Preface

Intention

There are several needs that led to the creation of the HCP SDK:

  • Blueprint implementation of a connector module to access HCPs authenticated namespaces in a language that is easy enough to understand for any developers, whatever language she/he normally uses, to provide a base for own development.
  • Showcase for coding guidelines outlined below.
  • Demonstration material for developer trainings.
  • And last, but not least, a replacement for the various modules the author used in the past for his own coding projects.

About HCP

HCP environment overview

A simple HCP environment

Hitachi Content Platform (HCP) is a distributed object storage system designed to support large, growing repositories of fixed-content data. An HCP system consists of both hardware (physical or virtual) and software.

HCP stores objects that include both data and metadata that describes that data.

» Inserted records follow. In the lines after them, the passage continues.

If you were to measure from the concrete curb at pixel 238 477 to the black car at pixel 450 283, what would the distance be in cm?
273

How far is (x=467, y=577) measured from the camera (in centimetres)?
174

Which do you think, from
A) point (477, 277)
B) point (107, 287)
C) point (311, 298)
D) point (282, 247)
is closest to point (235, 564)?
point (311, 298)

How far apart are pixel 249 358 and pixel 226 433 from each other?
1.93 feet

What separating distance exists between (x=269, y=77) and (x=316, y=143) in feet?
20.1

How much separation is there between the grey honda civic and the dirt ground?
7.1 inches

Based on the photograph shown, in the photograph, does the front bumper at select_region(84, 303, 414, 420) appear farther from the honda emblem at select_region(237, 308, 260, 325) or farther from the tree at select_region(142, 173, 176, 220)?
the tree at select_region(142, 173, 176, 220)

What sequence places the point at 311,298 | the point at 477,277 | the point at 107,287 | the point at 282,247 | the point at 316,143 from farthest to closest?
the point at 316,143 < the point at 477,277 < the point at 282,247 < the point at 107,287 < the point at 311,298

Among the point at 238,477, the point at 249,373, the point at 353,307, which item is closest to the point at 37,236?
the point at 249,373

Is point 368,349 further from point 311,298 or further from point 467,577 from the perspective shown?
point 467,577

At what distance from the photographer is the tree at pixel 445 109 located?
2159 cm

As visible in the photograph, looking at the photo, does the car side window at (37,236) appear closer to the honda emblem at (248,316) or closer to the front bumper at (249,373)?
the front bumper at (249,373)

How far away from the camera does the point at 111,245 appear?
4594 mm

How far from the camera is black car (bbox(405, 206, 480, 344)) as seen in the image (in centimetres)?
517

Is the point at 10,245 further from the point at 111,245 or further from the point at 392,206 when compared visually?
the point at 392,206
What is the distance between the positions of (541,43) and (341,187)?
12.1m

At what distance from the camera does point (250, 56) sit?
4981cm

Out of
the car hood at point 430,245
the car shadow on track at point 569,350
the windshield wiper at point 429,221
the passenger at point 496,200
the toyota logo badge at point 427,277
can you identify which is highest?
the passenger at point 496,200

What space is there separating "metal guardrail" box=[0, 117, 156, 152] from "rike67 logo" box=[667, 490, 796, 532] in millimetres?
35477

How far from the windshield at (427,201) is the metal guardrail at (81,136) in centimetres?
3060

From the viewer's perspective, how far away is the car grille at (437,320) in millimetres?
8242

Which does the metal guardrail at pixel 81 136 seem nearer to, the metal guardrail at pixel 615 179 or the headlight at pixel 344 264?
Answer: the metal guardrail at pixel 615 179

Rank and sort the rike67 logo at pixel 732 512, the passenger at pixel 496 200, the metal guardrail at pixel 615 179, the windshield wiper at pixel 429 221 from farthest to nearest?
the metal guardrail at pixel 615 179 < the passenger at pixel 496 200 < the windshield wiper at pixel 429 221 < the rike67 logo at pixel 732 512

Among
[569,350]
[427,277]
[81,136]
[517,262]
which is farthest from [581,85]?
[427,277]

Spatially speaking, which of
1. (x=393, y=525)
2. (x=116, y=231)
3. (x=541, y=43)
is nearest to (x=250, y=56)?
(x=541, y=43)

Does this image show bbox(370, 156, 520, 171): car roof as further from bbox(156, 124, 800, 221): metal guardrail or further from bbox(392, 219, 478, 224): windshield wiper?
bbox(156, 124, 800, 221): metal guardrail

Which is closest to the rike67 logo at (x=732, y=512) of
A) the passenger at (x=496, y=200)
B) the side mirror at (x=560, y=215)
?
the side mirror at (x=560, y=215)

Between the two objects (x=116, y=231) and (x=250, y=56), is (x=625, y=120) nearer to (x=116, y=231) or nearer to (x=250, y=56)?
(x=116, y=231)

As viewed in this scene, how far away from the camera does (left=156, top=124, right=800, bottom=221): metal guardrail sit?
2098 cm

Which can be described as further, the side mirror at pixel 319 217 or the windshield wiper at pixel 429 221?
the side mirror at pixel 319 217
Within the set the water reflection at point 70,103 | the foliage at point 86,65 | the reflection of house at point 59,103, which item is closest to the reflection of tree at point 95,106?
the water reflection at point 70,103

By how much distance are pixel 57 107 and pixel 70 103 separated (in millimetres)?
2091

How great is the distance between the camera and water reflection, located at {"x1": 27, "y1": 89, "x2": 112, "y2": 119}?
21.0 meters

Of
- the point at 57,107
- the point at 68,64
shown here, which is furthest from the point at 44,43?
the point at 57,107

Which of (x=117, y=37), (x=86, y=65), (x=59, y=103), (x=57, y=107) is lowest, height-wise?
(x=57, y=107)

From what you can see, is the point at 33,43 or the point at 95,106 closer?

HCP distributes these objects across the storage space. HCP represents objects either as URLs or as files in a standard file system. An HCP repository is partitioned into namespaces. Each namespace consists of a distinct logical grouping of objects with its own directory structure. Namespaces are owned and managed by tenants.

HCP provides access to objects through a variety of industry-standard protocols, as well as through a native http[s]/reST interface.

Focus

hcpsdk primarily focuses on HCP version 3 and above, and the authenticated Namespaces invented with version 3.

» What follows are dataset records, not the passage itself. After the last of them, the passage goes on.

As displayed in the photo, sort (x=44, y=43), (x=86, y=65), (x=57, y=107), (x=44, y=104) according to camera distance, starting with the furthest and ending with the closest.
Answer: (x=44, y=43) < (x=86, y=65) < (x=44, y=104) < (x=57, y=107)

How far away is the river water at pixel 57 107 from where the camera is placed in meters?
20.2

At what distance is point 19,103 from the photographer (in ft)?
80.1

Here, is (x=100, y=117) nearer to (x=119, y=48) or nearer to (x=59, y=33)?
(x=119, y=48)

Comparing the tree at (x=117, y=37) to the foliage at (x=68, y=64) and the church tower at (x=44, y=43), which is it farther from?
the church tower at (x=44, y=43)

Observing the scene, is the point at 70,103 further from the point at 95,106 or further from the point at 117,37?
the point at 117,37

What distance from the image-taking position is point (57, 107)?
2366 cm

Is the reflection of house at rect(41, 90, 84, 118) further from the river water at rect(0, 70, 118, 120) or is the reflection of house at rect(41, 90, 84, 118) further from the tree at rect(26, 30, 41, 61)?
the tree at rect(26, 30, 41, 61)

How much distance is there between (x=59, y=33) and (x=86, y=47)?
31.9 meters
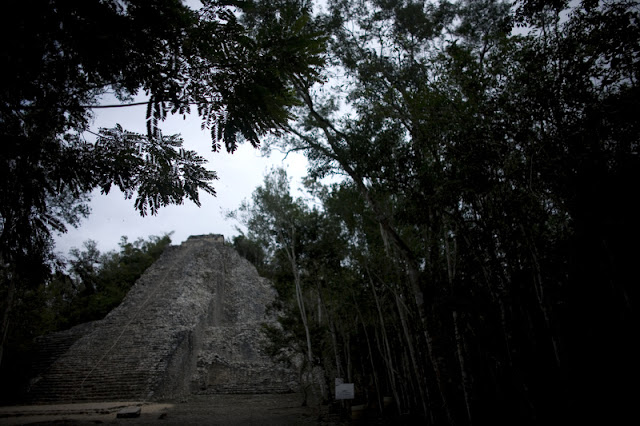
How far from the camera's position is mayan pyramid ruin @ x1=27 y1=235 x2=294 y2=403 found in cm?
1417

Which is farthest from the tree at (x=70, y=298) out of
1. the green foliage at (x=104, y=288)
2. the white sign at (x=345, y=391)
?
the white sign at (x=345, y=391)

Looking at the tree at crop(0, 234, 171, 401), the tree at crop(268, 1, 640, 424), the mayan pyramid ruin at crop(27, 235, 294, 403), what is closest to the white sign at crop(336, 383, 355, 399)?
the tree at crop(268, 1, 640, 424)

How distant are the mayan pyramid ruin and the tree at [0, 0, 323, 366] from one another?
521 inches

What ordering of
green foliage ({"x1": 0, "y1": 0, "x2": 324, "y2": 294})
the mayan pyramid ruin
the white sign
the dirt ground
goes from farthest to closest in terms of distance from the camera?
1. the mayan pyramid ruin
2. the dirt ground
3. the white sign
4. green foliage ({"x1": 0, "y1": 0, "x2": 324, "y2": 294})

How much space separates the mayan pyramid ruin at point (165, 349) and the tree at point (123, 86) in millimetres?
13234

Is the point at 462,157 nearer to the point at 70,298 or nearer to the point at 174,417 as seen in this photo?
the point at 174,417

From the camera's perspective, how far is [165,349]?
1647 centimetres

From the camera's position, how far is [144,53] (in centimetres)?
246

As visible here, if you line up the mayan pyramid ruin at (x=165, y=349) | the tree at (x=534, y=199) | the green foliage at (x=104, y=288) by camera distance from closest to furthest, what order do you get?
Result: the tree at (x=534, y=199), the mayan pyramid ruin at (x=165, y=349), the green foliage at (x=104, y=288)

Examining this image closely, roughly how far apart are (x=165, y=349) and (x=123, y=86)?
1637 cm

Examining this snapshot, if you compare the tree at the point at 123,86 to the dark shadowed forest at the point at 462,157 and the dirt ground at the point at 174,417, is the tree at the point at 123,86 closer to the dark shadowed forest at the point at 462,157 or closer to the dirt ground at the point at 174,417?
the dark shadowed forest at the point at 462,157

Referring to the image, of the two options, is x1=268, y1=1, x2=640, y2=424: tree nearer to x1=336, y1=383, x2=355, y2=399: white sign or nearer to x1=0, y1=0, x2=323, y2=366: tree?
x1=0, y1=0, x2=323, y2=366: tree

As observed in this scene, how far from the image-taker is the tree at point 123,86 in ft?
6.73

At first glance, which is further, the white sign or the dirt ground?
the dirt ground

For using hcpsdk with the Default Namespace, see Appendix 1.

Coding for HCP

Even as HCP might behave like a web server at first glance, it has some very different characteristics when it comes to coding against it, using one of the http/reST based interfaces (native http/reST, HS3 and HSwift). This isn’t really relevant for an application doing a single request from time to time, but it is critical for an application designated for high load / high performance HCP access.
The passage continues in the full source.